None of these elements—not to mention the slow and mournful score by Angelo Badalamenti and the fusion of hard-boiled crime fiction and talk of demons and parallel dimensions—had any business working in concert; but in the show’s first half, with the Laura Palmer investigation as a unifying element, it did. Lynch and Frost constantly went for big moments, knowing that the feelings they evoked would make complaints about consistency seem petty: teen siren Audrey Horne (Sherilyn Fenn) dancing provocatively around the jukebox or tying a cherry stem into a knot with her tongue; or Sarah Palmer (Grace Zabriskie) screaming at the at the sight of BOB lurking behind Laura’s bedpost; sensitive, dim-witted Deputy Andy Brennan (Harry Goaz) crying at the sight of corpses.

It’s not only the strangest show to ever air on US network television, but the strangest one to (briefly) become a hit.

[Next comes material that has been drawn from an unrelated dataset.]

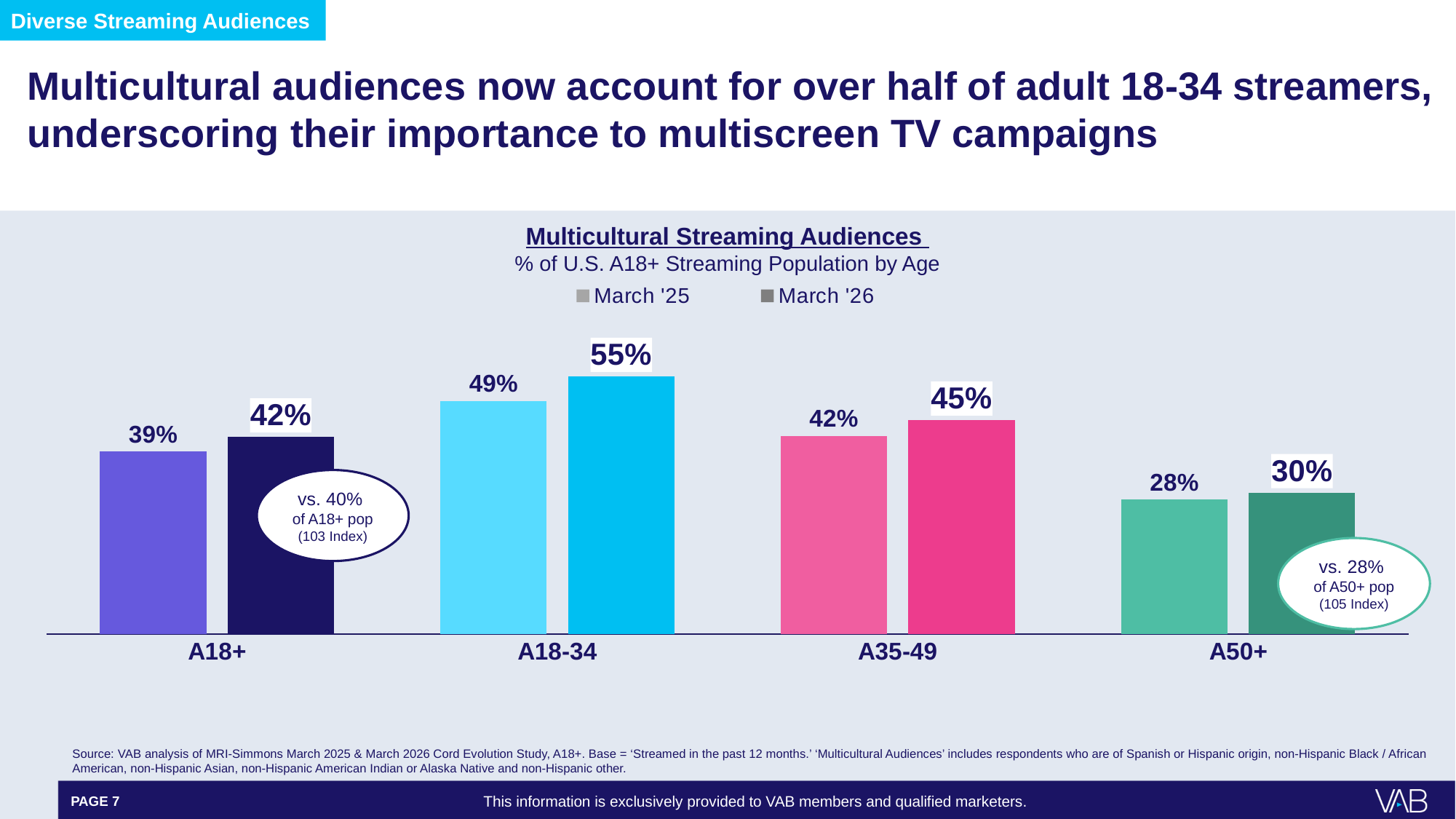
How many age groups are shown on the x axis? 4 What is the March '25 value for A35-49? 42% What is the March '25 value for A50+? 28% How many series does the legend list? 2 What is the March '26 value for A18-34? 55% What is the March '26 value for A18+? 42% What is the difference between the March '26 and March '25 values for A18-34? 6% What kind of chart is shown on the slide? Bar chart Which age group has the lowest March '25 value? A50+ Which is larger, the March '26 value for A35-49 or the March '26 value for A50+? March '26 value for A35-49 Which age group has the highest March '26 value? A18-34 What is the difference between the March '26 and March '25 values for A35-49? 3%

The larger audience lost interest when they figured out that solving Laura’s murder wasn’t high on Lynch and Frost’s to-do list. But the show’s commitment to its passions and eccentricities left a mark, becoming a clear influence on more mainstream-oriented series like The X-Files, The Sopranos, and Lost, and inspiring such a devoted cult that Showtime belatedly commissioned a follow-up miniseries, with Lynch set to direct every episode. Originally the resurrection was scheduled for 2016, a quarter-century after the finale, which saw the spirit of Laura Palmer promising Agent Cooper, “I’ll see you in twenty-five years.”